=== Text passage ===
Pradhir Talukdar (Rega)
Preamble: The United Nations Development Program (UNDP), in a study, said that in 2015 alone, 24.4 million people were displaced and migrated around the world. Of these, 6.57 million people have been displaced due to wars and various armed conflicts in the country. Around 2.25 million people have been uprooted by environmental disasters since 2008. But who cares about the millions of people who are being displaced from their homesteads as a result of development activities like roads, ghats, mines, dams, etc.?
Today I am writing about a report that was made just a year before the completion of the Kaptai Dam in the Chittagong Hill Tracts (CHT). The study, funded by the National Science Foundation, conducted a field-level survey in the CHT of then East Pakistan from September 1960 to June 1961. What will be the reaction of the people of Chakma community to the catastrophe after the construction of Kaptai dam on the Karnafuli river, and what will be their alternative thinking? The study focused on where they would build new settlements after the dam, the decision on how to make a living, and so on. The study was published in Geographical Review in 1963. Associate Professor at Sacramento State College of California, David E. Safar was the lead author of the study.
=== Records ===
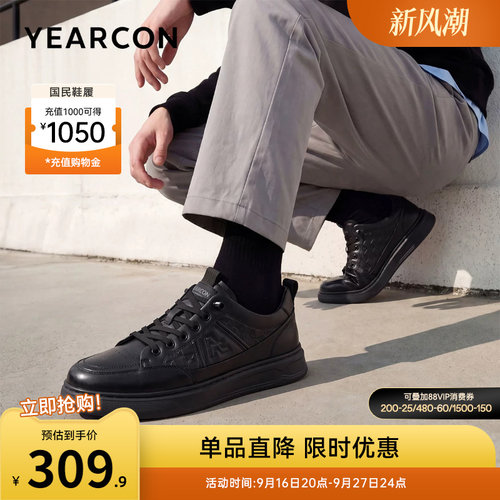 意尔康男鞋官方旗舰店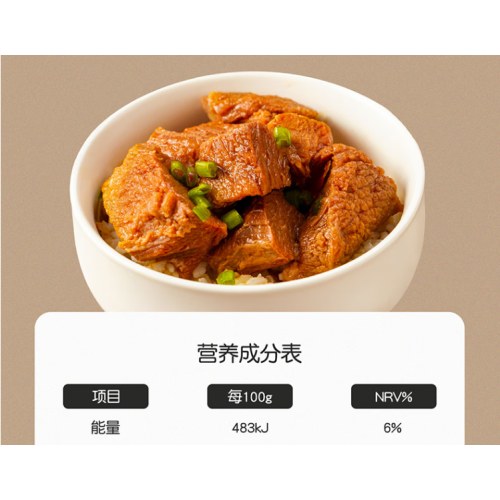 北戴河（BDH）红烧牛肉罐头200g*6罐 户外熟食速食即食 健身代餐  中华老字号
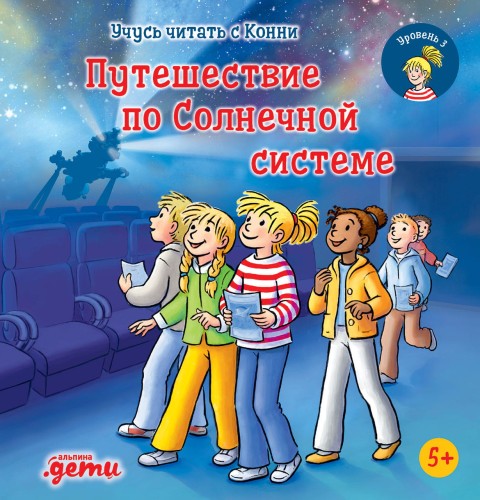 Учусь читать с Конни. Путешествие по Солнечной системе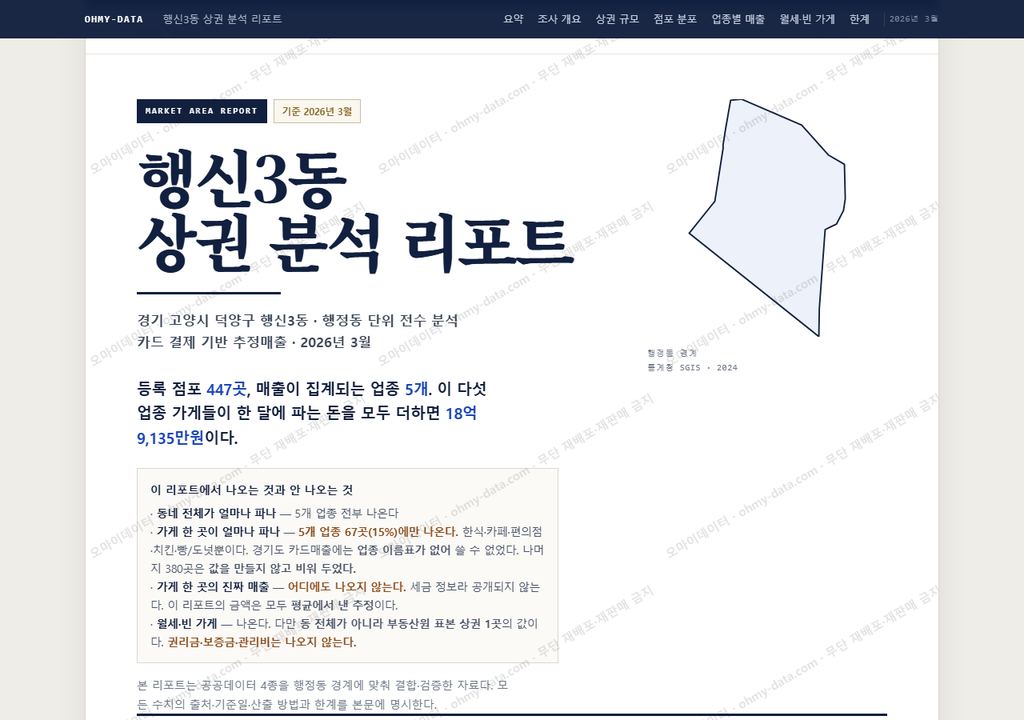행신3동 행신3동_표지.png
===
=== Records ===
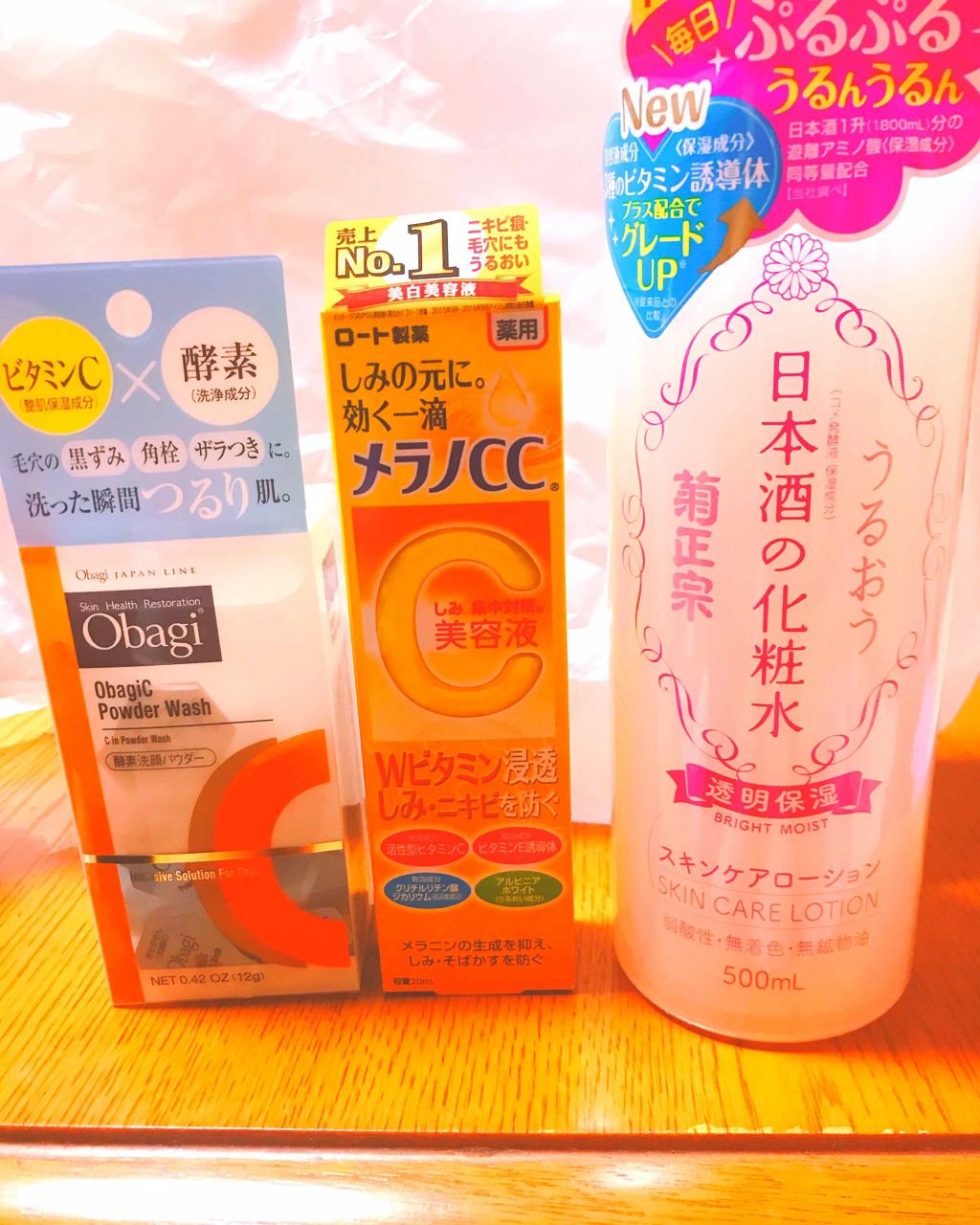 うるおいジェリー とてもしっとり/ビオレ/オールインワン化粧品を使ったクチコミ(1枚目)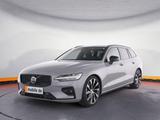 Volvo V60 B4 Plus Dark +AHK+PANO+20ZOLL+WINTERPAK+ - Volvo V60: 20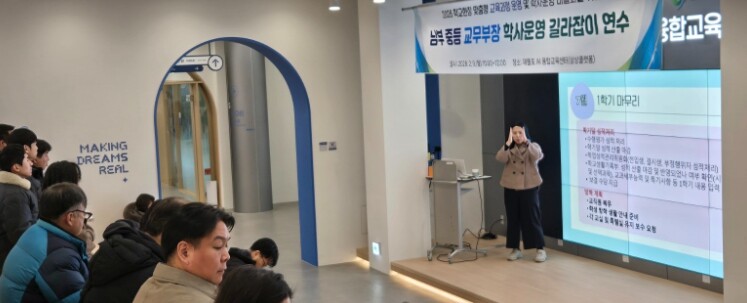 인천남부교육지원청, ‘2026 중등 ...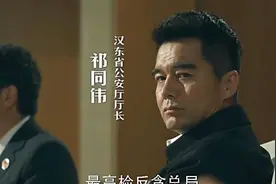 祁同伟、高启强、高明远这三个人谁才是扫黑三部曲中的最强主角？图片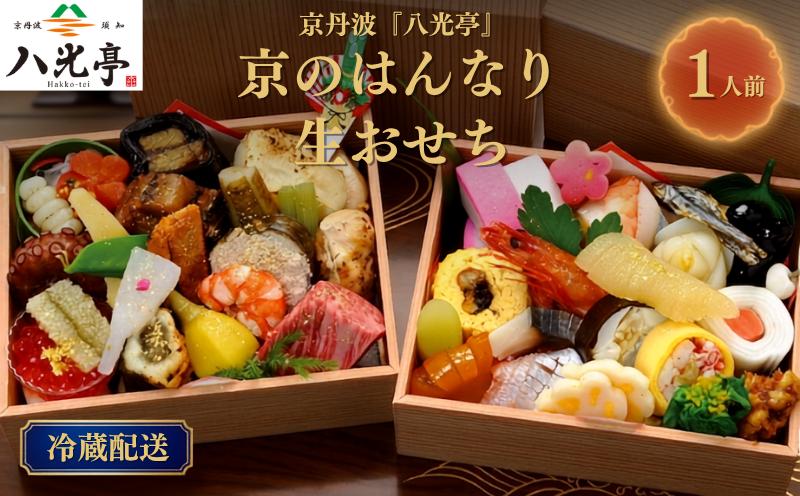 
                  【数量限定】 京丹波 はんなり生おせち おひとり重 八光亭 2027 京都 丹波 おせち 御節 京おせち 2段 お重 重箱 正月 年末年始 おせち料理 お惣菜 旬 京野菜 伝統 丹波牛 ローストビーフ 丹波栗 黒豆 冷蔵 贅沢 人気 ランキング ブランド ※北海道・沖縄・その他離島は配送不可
===
=== Records ===
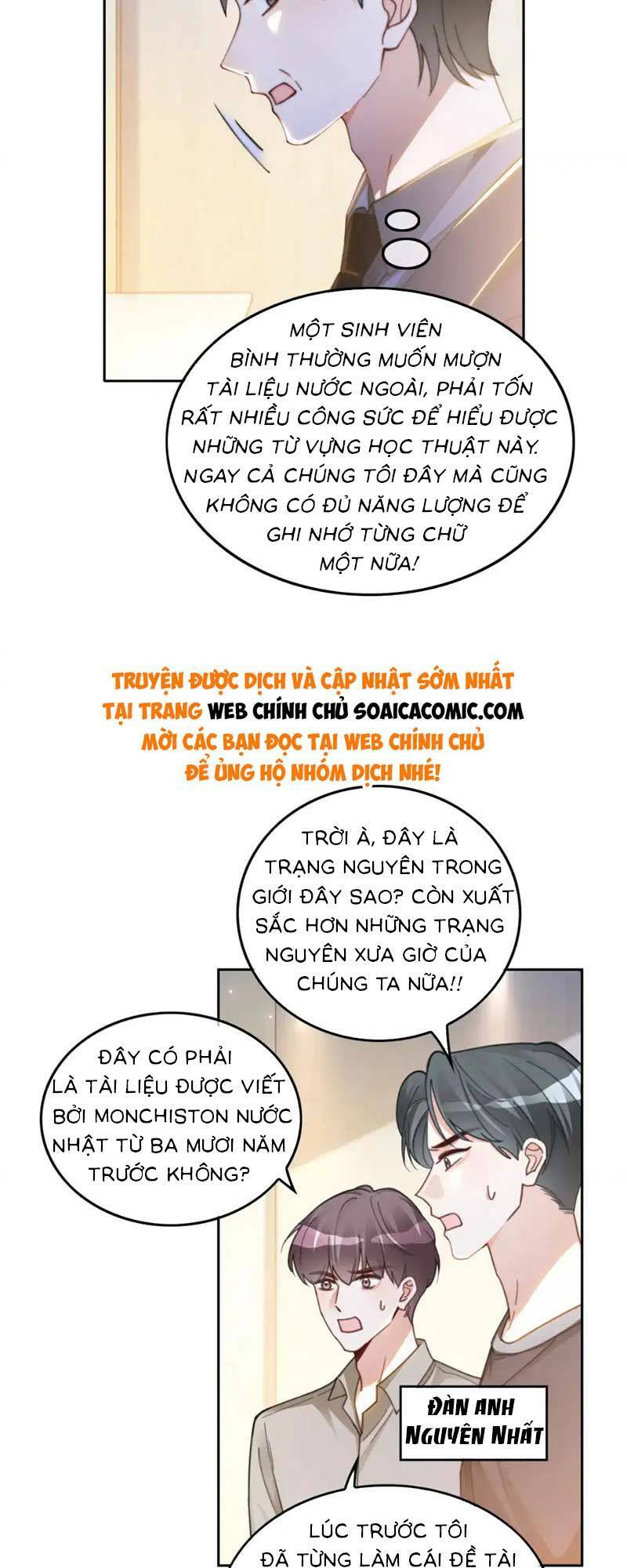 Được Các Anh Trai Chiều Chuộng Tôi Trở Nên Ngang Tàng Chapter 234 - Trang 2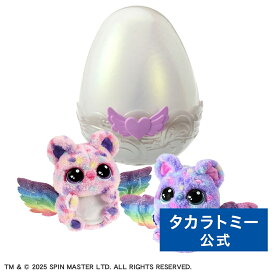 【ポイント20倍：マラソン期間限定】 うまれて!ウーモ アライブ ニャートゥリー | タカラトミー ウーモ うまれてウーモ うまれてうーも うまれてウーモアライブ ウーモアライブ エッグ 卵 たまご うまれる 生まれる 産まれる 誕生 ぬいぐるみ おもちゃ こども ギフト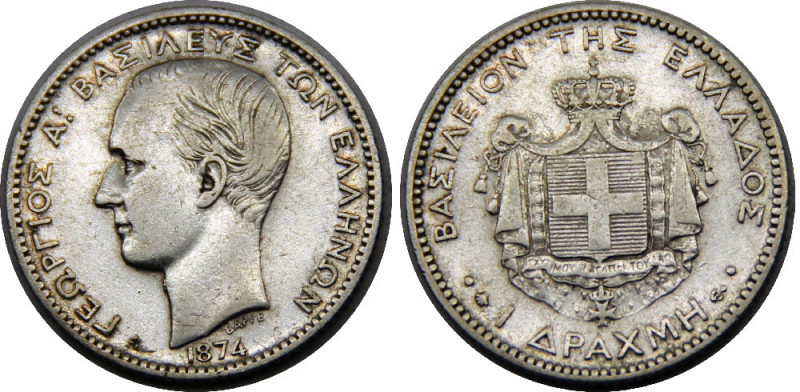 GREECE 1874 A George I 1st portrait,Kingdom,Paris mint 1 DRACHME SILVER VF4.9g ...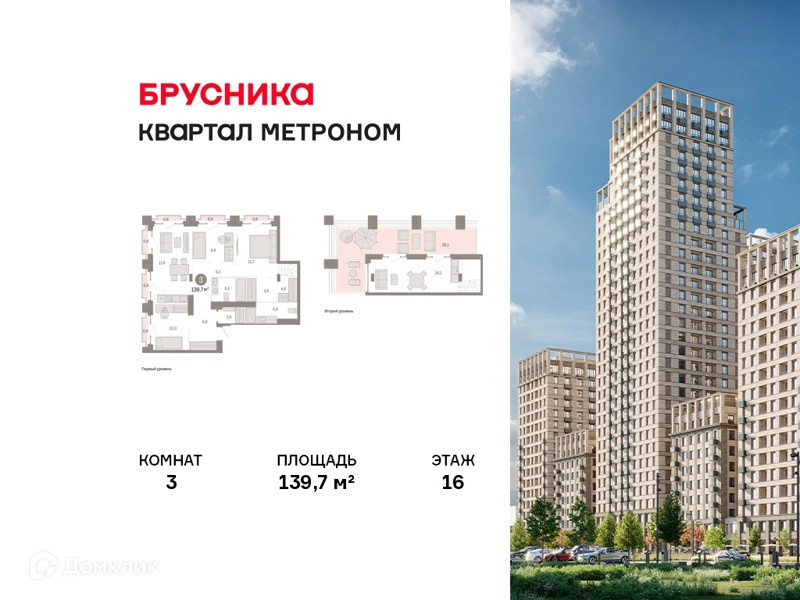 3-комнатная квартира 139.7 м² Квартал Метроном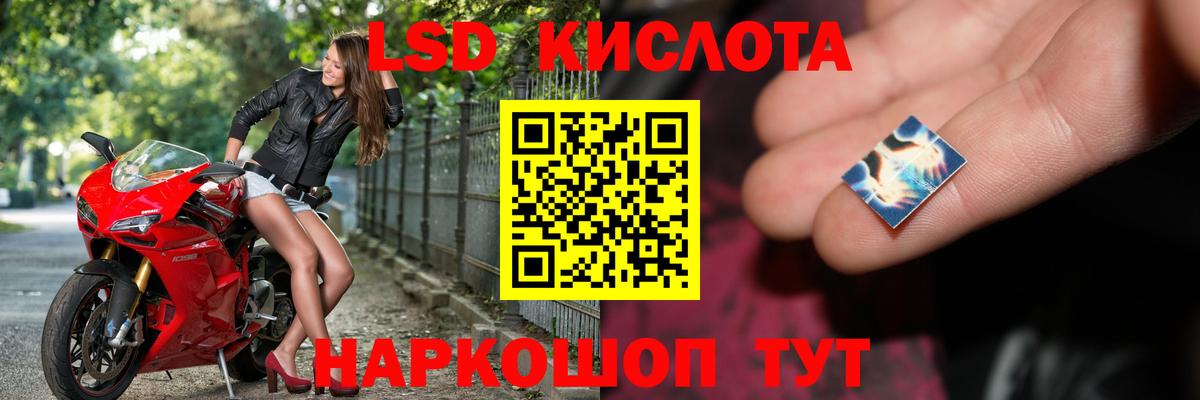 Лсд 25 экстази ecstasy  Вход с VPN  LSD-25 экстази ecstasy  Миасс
===
Requirement
In the text on the Kaptai Dam study, the author asks who cares about millions of people being displaced from their homesteads. In one to three sentences, explain what the text says is driving that displacement.

Answer section
The text says these people are being displaced from their homesteads as a result of development activities such as roads, ghats, mines, and dams. This sets them apart from the groups it counts first, those displaced by wars and armed conflicts and those uprooted by environmental disasters.